The reenactment went on for about half an hour and gave us a realistic idea of what the numerous WWII skirmishes might have looked like:

While the majority of the displays were land vehicles, we did see a few planes and helicopters.

What we saw, which we haven't seen anywhere else, was a working life-size plane engine:

It was a very long day but Tiger came away at the end of it saying that it has been his best day out so far.  Tiger's love affair with military history continues.  All I can say is that I am grateful to find such opportunities where Tiger's keen interest is supported and where he can meet and talk with fellow enthusiasts to his heart's content about something that both my husband and I aren't particularly knowledgeable or enthusiastic about.

This post is linked up to:
  1. Hip Homeschool Hop - 9/16/14
  2. Finishing Strong #29
  3. History & Geography Meme #135
  4. Home Education Blog Link Up #15
  5. Collage Friday - A Well Rounded Homeschool
  6. Weekly Wrap-Up: The One Where I Officially Have 3 Teens
  7. The Homeschool Mother's Journal (9/20/14)


  1. Oh, my son would be in heaven, too..

    1. I bet! :-) I saw mostly men and boys at the event.

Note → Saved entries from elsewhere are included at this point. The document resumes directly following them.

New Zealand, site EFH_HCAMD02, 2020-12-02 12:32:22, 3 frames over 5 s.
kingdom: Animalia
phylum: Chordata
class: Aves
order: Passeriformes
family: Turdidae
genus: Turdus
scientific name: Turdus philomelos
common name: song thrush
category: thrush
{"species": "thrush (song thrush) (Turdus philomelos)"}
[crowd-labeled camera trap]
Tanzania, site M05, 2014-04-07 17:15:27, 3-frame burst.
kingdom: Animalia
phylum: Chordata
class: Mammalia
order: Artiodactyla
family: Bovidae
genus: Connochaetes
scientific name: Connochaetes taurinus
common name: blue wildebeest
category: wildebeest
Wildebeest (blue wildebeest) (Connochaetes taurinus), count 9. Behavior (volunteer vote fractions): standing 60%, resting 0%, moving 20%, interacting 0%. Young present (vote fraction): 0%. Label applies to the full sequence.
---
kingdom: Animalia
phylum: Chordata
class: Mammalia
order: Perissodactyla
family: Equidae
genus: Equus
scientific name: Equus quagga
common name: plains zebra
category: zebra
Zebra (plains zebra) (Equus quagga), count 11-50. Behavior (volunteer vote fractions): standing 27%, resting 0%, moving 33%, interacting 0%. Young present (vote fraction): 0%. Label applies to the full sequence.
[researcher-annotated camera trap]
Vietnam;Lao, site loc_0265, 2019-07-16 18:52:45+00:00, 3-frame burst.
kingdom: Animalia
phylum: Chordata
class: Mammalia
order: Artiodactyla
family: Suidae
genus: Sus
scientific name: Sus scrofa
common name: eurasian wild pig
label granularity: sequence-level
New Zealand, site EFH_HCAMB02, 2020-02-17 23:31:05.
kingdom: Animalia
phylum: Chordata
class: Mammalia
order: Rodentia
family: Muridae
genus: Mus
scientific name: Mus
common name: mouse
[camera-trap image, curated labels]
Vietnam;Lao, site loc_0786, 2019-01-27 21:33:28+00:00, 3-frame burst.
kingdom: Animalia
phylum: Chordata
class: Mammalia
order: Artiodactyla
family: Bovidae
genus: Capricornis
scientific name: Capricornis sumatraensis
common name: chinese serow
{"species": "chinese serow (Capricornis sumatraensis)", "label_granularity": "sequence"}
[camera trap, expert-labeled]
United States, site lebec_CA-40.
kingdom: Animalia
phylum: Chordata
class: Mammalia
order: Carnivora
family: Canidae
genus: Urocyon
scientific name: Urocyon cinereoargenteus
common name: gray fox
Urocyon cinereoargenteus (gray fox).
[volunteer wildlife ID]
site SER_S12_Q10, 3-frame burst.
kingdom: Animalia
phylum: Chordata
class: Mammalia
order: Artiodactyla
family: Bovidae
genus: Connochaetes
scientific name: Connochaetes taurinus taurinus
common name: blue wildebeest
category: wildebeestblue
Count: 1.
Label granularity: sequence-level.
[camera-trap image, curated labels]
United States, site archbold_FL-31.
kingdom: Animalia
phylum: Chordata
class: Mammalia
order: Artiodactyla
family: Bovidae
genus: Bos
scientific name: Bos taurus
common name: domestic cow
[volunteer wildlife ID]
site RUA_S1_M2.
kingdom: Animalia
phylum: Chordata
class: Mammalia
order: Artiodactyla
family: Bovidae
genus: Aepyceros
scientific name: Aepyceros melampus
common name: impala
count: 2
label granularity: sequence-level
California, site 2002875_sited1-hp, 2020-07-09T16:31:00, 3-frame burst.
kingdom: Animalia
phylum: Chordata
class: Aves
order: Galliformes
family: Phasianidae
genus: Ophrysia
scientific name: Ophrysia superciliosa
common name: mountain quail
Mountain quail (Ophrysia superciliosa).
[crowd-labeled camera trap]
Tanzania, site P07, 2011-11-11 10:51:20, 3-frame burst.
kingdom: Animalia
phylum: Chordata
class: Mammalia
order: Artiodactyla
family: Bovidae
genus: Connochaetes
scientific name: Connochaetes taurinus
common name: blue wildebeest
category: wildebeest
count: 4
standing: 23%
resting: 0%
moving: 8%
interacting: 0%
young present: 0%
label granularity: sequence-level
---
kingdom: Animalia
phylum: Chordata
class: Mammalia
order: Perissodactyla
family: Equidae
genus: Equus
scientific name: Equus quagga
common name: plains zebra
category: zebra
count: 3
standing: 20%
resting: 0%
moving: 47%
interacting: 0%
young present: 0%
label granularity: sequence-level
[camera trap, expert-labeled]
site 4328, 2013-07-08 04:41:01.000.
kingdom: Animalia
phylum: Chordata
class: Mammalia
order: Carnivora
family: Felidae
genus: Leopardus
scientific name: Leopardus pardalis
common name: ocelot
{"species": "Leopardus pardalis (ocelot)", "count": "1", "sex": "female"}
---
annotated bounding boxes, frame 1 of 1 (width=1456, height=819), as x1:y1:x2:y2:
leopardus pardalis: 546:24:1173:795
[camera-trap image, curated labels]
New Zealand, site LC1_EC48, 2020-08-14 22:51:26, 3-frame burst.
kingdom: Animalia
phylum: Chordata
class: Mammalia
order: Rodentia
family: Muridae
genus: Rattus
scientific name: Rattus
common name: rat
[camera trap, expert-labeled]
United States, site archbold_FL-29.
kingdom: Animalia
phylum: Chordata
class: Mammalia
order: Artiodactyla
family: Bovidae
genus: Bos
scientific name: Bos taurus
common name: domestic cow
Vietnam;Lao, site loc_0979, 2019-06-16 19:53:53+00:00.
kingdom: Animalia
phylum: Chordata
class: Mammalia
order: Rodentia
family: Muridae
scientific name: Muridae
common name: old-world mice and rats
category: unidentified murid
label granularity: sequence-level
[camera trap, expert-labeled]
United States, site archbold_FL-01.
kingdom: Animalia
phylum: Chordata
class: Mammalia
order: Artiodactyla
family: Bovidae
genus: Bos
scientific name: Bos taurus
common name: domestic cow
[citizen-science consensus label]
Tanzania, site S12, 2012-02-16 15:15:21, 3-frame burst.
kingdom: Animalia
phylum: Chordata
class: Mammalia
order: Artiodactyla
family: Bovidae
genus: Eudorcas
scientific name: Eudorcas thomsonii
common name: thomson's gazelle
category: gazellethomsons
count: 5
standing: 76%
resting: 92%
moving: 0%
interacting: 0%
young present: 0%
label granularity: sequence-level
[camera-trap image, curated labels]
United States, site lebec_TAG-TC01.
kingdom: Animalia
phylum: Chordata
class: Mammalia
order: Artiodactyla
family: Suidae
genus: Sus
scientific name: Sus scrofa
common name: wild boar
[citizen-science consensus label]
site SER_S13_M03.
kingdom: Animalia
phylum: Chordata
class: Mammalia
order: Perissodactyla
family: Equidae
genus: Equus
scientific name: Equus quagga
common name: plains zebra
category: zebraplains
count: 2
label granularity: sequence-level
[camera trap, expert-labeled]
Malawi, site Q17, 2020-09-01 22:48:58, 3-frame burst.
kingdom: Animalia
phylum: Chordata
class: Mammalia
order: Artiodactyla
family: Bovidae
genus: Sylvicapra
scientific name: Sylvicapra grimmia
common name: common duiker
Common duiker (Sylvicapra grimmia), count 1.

It was really a boy's dream come true.

  2. My boys would be in heaven as well.

    Is he only interested in modern military history? I've incorporated a fair amount of military history into our study of ancient history and such with re-enacting battles and things.

    1. Tiger's been interested in modern warfare for the past two years but his interest started with the ancient warfare, especially those of the Greeks and Romans. When we do the next cycle of history I expect we'll focus more on the military side of history.

  3. This sounds fascinating although it certainly wouldn't be something that I would choose to attend. Funny, sometimes, how our children's interests can push us into learning about different areas.

    1. Absolutely! Military history was never on my radar until Tiger took an interest in it. :-)

  4. wow! how fantastic!

    1. It was indeed a terric show. My son loved it. :-)

  5. Wow! Firstly, hats off to you for being the kind of mum who spends 8 hours with her son at a military show. Secondly, even as someone without Tiger's passionate interest in all things military, I can really appreciate how much that show had to offer. It looks like it was so comprehensive. Tiger must indeed have been in heaven to have been able to see up close, touch and even go inside and ride in these machines he's seen in books. That Mark IV looks like it's on its side to me. Obviously I'm a philistine!

    1. The Mark IV is such a unique design, isn't it? One has to see it to believe that it exists!

      All the homeschooling mothers I've met go the extra mile for their children. It must be an "occupational hazard" that comes with taking on this role. :-)

  6. My first thought was 'rather you than me!', my second thought was what a fantastic mum you are to accompany your son to something like that, lasting that long!

    1. Thanks, Claire. :-) It's a matter of: if I didn't take Tiger there then nobody else would, so I had to.